Source passage:
╔══

# Gits oiler, how to remove it?



## Redmech (Apr 29, 2017)

I'm tearing the head of my South Bend 10L down. I removed the Gits oiler from the left side for the spindle bearing, but the right side, it will not unscrew cause the upper portion and lid of the oiler hits the cast portion of the head. Has anyone else ran into this problem, I'm sure it's something simple.


----------



## Bob Korves (Apr 29, 2017)

Most, but not all Gits oilers are pressed in, not screwed in.  However, some are screwed in.  You should be able to tell by looking carefully at the oiler where it goes into the casting.  The press in oilers are often not removable without destroying them.  Installing them can also destroy them.  I use an accurate fitting wood dowel installed into the opening with the lid held open and out of the way and then drive them in.  90 degree versions need a U shaped driver that fits the contour of the oiler if rounded opposite the neck, or a flat one if flat.  The screw in ones need to be unscrewed to remove.  Try to save and reuse them, they are getting more expensive and lower quality with time, IMO.  A lot of sizes and styles have been discontinued with no similar replacements currently available new.


----------



## Redmech (Apr 29, 2017)

@Bob Korves thanks, that must be what this is,  I think I will paint around this one. It's still functions fine. I saw a thread recently where this subject came up, but it didn't apply to me at the time so I didn't pay any attention to it. Now I can't find that thread.


----------



## wawoodman (Apr 29, 2017)

Certainly a fine example of, "if it ain't broke, don't fix it."


----------



## westsailpat (Apr 29, 2017)

I'm starting to replace mine , straight ones not 90*s . They were broken , lids were gone  I thought they would pull out easy    " wrong"  . Finally got one out by clamping it with a Vise-Grip putting a c-clamp on the Vice-Grip and then tapping out .  The other one the whole thing tore off flush I was able to tap it to the center with a brad set and then pull it out with needle nose pliers . I got my re placements here . http://www.ebay.com/itm/122381334904?_trksid=p2057872.m2749.l2649&ssPageName=STRK:MEBIDX:IT
One other thing the replacements are .317 and the hole is .300 so I plan on taking down the Gits to about .302 .


----------



## Bob Korves (Apr 29, 2017)

westsailpat said:


> One other thing the replacements are .317 and the hole is .300 so I plan on taking down the Gits to about .302 .

╚══

Provided data:
╔══

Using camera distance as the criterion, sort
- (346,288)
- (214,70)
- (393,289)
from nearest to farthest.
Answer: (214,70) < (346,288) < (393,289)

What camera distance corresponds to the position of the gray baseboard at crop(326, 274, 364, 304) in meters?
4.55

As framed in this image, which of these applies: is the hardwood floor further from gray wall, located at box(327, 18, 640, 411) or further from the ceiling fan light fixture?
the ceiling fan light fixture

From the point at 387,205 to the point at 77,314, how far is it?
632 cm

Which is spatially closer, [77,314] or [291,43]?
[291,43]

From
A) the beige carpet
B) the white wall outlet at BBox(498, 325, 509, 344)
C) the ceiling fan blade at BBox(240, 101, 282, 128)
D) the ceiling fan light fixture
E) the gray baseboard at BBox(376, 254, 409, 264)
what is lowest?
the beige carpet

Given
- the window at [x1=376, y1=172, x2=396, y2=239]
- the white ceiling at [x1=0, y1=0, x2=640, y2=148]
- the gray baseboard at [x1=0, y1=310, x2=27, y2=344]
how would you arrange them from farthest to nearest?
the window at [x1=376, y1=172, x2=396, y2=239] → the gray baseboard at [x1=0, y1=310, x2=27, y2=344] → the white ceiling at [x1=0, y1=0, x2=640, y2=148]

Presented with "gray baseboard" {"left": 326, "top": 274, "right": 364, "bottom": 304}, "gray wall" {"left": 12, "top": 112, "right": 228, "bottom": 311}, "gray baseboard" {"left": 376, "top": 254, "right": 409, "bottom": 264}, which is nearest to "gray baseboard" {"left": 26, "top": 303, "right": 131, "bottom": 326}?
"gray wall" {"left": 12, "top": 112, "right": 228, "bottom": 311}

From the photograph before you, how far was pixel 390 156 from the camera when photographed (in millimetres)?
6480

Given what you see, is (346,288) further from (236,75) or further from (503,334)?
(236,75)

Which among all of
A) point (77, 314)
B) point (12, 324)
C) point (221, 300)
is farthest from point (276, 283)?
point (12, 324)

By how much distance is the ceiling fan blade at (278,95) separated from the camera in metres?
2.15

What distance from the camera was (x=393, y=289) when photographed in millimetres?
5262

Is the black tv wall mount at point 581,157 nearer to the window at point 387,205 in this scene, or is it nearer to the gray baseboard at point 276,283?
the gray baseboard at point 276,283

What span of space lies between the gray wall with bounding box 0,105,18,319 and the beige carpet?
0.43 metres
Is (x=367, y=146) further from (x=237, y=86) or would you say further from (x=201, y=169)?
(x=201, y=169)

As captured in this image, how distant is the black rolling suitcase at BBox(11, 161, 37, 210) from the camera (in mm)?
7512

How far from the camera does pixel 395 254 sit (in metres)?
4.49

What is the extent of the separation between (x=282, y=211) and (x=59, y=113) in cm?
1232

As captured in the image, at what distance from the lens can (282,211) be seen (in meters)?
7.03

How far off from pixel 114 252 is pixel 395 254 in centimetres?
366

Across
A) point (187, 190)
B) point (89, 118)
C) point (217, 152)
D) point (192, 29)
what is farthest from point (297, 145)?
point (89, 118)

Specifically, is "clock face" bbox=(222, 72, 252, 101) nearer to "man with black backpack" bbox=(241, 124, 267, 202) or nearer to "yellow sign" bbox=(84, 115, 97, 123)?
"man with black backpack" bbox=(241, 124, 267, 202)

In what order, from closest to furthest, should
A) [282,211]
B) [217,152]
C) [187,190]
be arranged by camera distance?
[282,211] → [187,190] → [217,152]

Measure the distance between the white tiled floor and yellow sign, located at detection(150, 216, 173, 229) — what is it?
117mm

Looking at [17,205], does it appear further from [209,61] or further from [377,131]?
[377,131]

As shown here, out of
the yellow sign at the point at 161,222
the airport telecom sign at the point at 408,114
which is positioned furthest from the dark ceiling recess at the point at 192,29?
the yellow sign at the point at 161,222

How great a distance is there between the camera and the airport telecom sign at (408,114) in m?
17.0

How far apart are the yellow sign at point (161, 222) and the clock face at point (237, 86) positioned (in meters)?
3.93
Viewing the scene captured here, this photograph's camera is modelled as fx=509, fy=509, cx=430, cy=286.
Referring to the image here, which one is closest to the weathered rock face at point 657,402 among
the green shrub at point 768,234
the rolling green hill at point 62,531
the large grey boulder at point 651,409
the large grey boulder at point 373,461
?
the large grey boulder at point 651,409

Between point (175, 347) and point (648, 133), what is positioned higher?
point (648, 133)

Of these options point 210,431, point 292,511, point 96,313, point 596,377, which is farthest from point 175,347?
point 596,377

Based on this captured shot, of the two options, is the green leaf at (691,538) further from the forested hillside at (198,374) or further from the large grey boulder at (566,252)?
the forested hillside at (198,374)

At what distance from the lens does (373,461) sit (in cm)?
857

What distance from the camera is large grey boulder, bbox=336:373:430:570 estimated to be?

╚══

What to work on:
A - In the Gits oiler thread, list the tools westsailpat says he used to get the old oilers out.
B - Please write the next part of the Gits oiler thread, starting after the quoted line from westsailpat.
The records were drawn from a different source than the text.

Responses by task:
A - Vise-Grip, c-clamp, brad set, needle nose pliers

B -
Turning a Gits oiler down, by .015" no less, will not be easy and will not leave much if any wall thickness.  They will likely collapse during installation.  I think I would drill the holes to 5/16" (.3125"), and then ream them to around .315-.316".  You do not want a lot of press fit, as the metal is already quite thin and will buckle as you drive in the oilers.  Make sure to double check those dimensions.  If they are genuine Gits oilers, the specs. are available by part number online.


----------



## woodtickgreg (Apr 30, 2017)

If it is not hitting by much you can also use a dremmel and grind away a little of the headstock casting and blend it in with the dremmel. There is a lot of material on the casting and after it is painted it will not be noticeable or weaken the casting in any way.


----------



## rgray (Apr 30, 2017)

It had to have been installed. So I'm thinking it press fits into the threaded piece. 2 pieces. 
You might be right about leaving it alone and painting around it though to avoid damaging it.


----------



## WCraig (Oct 24, 2018)

Old thread, I know, but I had the same problem.  My replacement Gits oiler was too big for the existing hole in the casting.  Hard to get a precise measurement as the oiler is tapered but mine were 10-11 thous too large for the hole.  

I was thinking I needed to make some kind of mandrel to turn the oiler down to size.  It was looking like a major project for a $4 part!  I then measured the inside diameter of the oiler and had a bit of a brain wave.  (Perhaps I should have sat down and let it pass!)  The ID was almost exactly the same as the size of a "A" letter drill:  0.234".  I 'secured' the oiler to the drill with a bit of masking tape and chucked it in my drill press:




Atlas618_gits_oiler_shave by Craig T, on Flickr

I used a 1/4" triangular file so I could see what I was doing.  Checking often a calliper, I snuck up on size while trying to keep a bit of taper from top to bottom.  The masking tape worked surprisingly well--no slippage.  Best of all, the oilers are now a nice push fit.  

Craig


----------



## Janderso (Oct 24, 2018)

The apron on my south bend was missing the Oiler that has the extension.
I decided to solder a tube on to make the extension.
Don’t try it, the Git’s Oiler was there one second then it was a puddle the next.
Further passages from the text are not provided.